> [Problem requirements] When you reach the line containing "Copilul care a" in the records below, set it down exactly, together with every later line through the end, but not the pictures.

> [Input for this task]
-*-

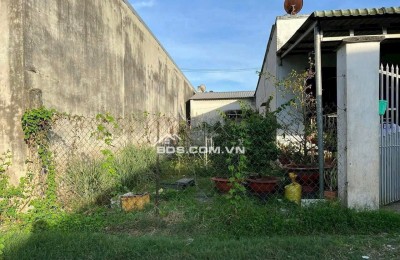 Đất ngộp TT Đức Hòa 65m2 đường 5M, 880TR CHỐT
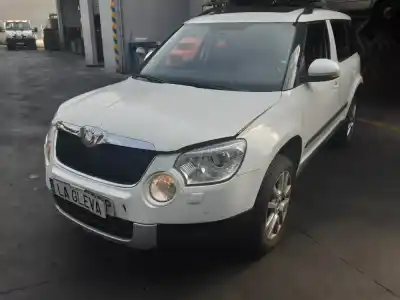 Pezzo di ricambio per auto di seconda mano Attacco Anteriore Destro per SKODA YETI (5L) 2.0 TDI 4X4 Riferimenti OEM IAM 1K0407256AA  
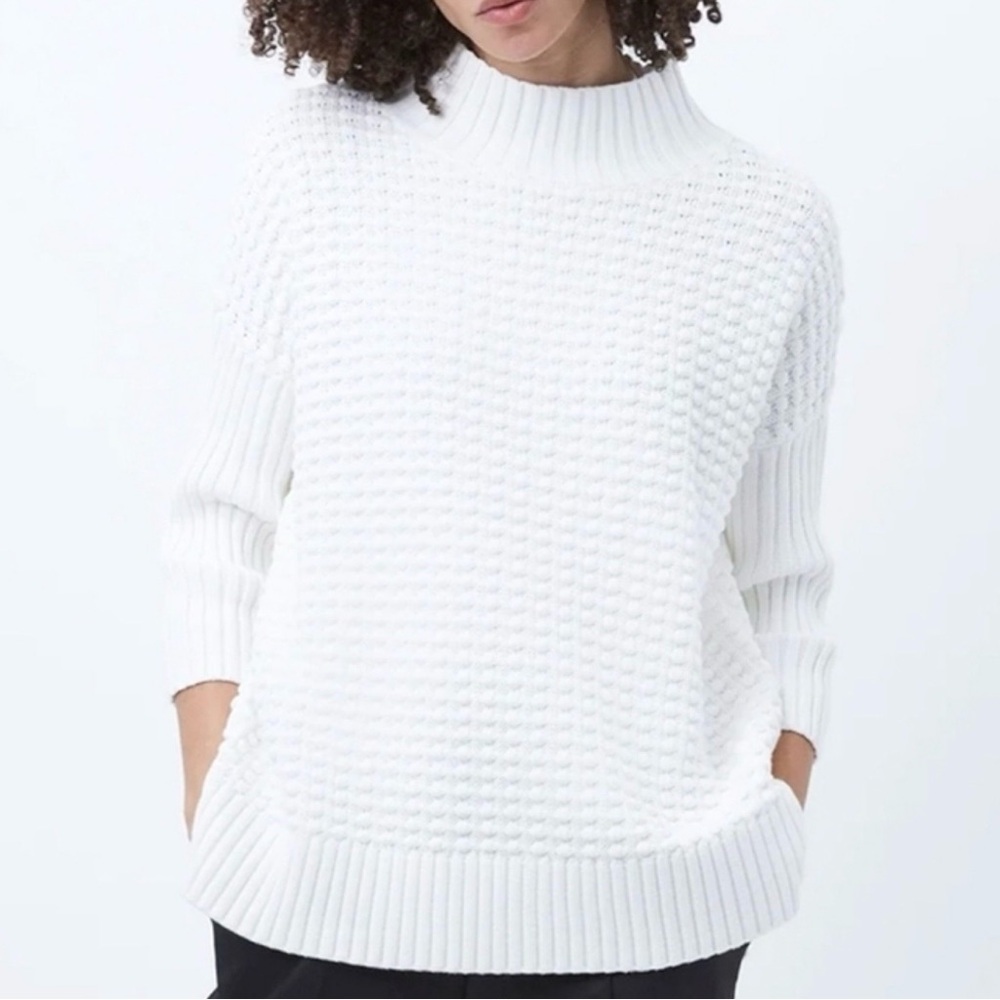 NWT French Connection Women’s Sweater White size XL Mozart Popcorn High Neck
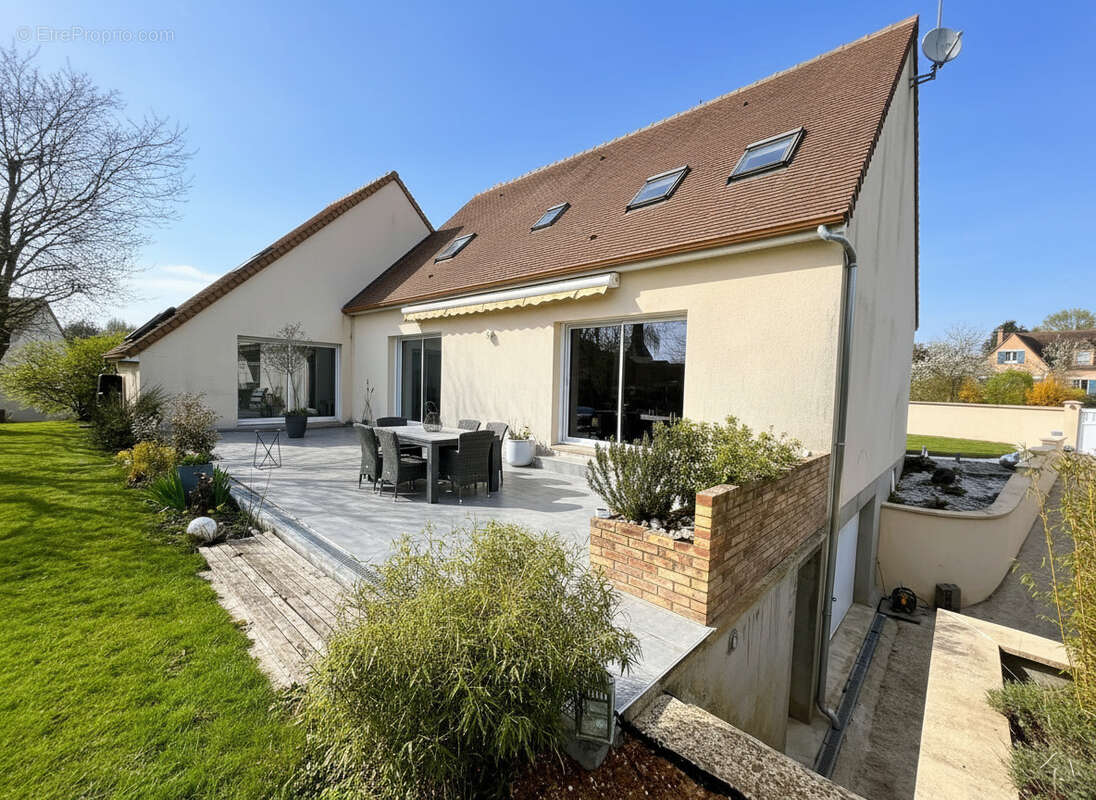 Maison à FONTENAY-SUR-EURE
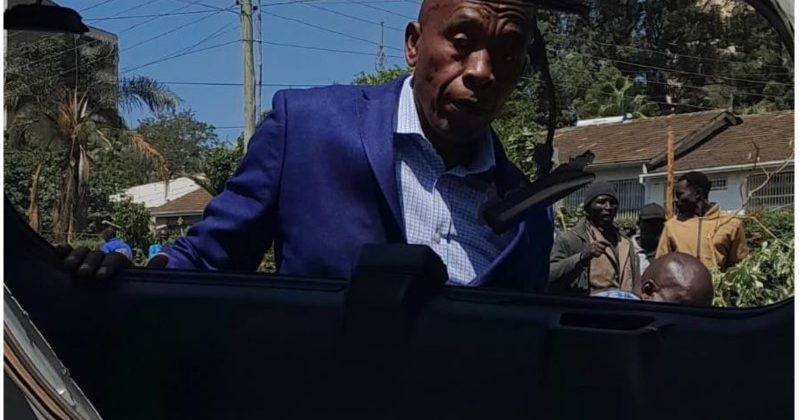 PHOTOS: Wamatangi visits demolished carwash after bulldozers wreck vehicles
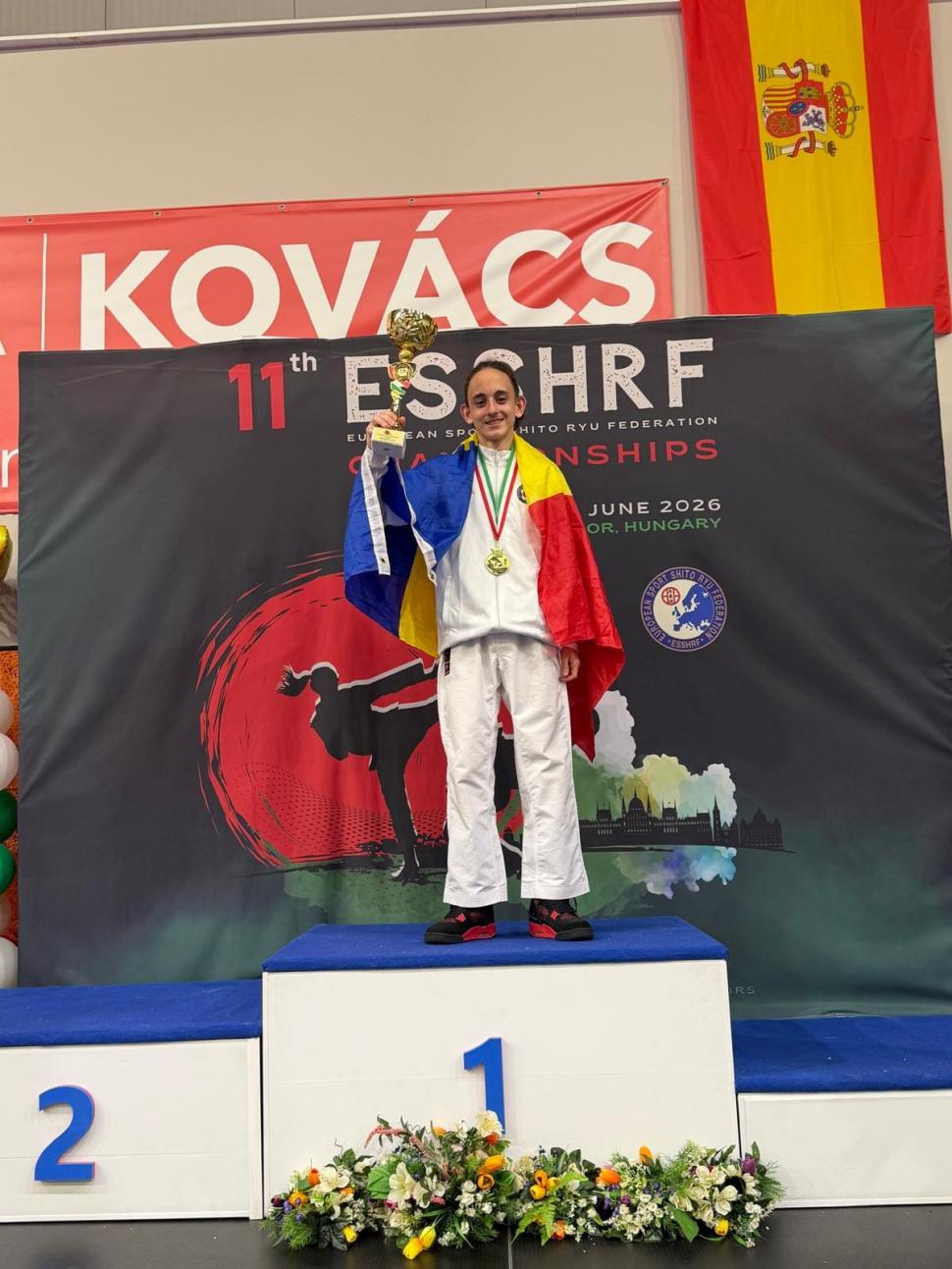 Copilul care a scris o ecuație la 4 ani pe o mașinuță de gunoi. Acum e olimpic, are IQ 200 și își face singur muzica vieții 1083849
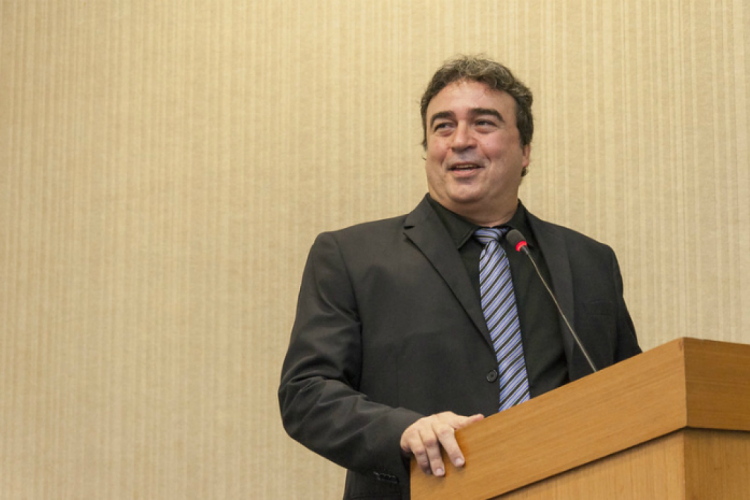 Prof. Manuel Antonio de Andrade Furtado Neto foi pró-reitor de Assuntos Estudantis e diretor do ...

-*-

> [Solution to this problem]
 Copilul care a scris o ecuație la 4 ani pe o mașinuță de gunoi. Acum e olimpic, are IQ 200 și își face singur muzica vieții 1083849
 Prof. Manuel Antonio de Andrade Furtado Neto foi pró-reitor de Assuntos Estudantis e diretor do ...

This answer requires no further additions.